Repenser le propre de l'homme

Pour Dominique Lestel, il est temps que nous cessions de nous placer au-dessus des animaux et que nous nous réconcilions avec eux.

La préhistoire philosophique raconte comment une espèce de singe s'est détachée de l'animalité grâce à son intelligence supérieure pour devenir humaine contre l'animalité. Ces histoires sont plaisantes, avouons-le. Elles flattent notre amour-propre d'humain. Elles insistent sur un schéma de quête auquel nous sommes sensibles et mettent en avant une situation de privilège à laquelle nous tenons beaucoup. Elles sont malheureusement scientifiquement spéculatives, philosophiquement confuses et culturellement de moins en moins acceptables.

Une autre approche propose une alternative. Elle suggère que l'humain ne s'est pas développé contre l'animal, mais tout contre, et que ce qui porte la marque de l'humain n'est pas la rupture par rapport à l'animalité, mais au contraire son renforcement radical avec l'animalité, sans équivalent chez quelque autre espèce que ce soit.
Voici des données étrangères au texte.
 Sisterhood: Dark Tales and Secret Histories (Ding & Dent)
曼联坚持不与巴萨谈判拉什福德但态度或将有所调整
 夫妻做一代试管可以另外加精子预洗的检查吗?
Autrement dit, l'homme est devenu humain en inventant un pacte nouveau à l'animalité. Il en résulte que loin de tenir l'animalité aux marges, l'homme doit achever son hominisation, en intégrant pleinement l'animal dans ses représentations de lui-même, non comme un « autre » hostile, ni comme un vestige de ce qu'il a été, mais comme une partie intrinsèque de lui-même. L'homme n'est rien sans l'animal. Reste à savoir ce que signifie une telle idée.
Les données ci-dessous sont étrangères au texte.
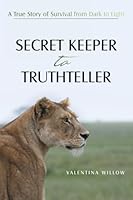 SECRET KEEPER TO TRUTHTELLER: A True Story of Survival from Dark to Light B0G3WZCL1Y Book Cover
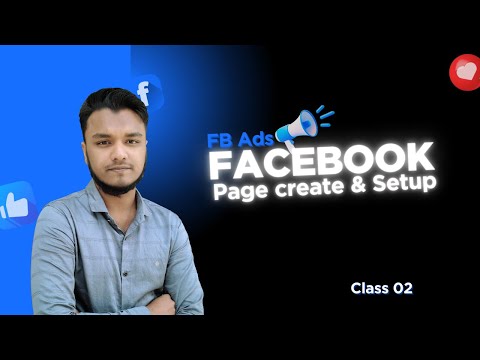Facebook Page Create & Setup | Class 02 | Digital Marketing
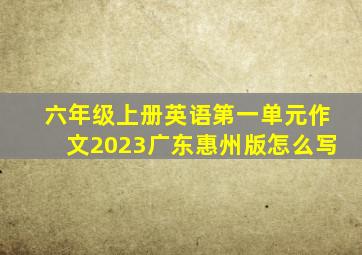 六年级上册英语第一单元作文2023广东惠州版怎么写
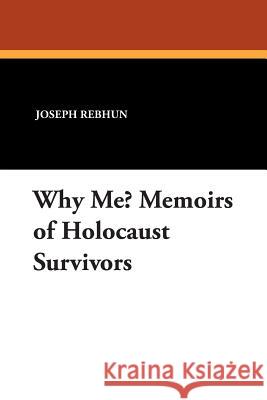 Why Me? Memoirs of Holocaust Survivors Joseph Rebhun 9781434491428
Avouons d'abord que la notion de propre de l'homme est confuse, avec un pied dans la science, un pied dans la théologie et un pied dans le fantasme. Deux difficultés majeures déstabilisent sa pertinence. D'abord, son empirisme sélectif. Une liste de critères digne de l'écrivain Luis Borges 1 hante la littérature sur le propre de l'homme, et son côté surréaliste ne doit pas être sous-estimé : la religion, la cuisine, l'institution, l'invention, la culture, l'inceste, le jeu, l'outil, la représentation du temps, le feu, l'art, etc., désignent ce que l'homme sait faire, mais non l'animal. Une foule d'anecdotes est appelée en leur faveur. Mais l'éthologie et la psychologie comparée, qui tentent précisément de cartographier les compétences de l'animal, sont à peu près ignorées. Il est vrai qu'elles proposent plutôt des réfutations cuisantes que des confirmations satisfaisantes aux critères mis en avant. La pratique d'une conceptualisation peu rigoureuse constitue une autre difficulté. Celui qui recherche le propre de l'homme croit fermement qu'il existe un critère cognitif ou biologique, qui permet de distinguer à coup sûr l'homme de l'animal, qu'il est capable de le trouver, et qu'il est tel que l'humain sorte de l'animalité.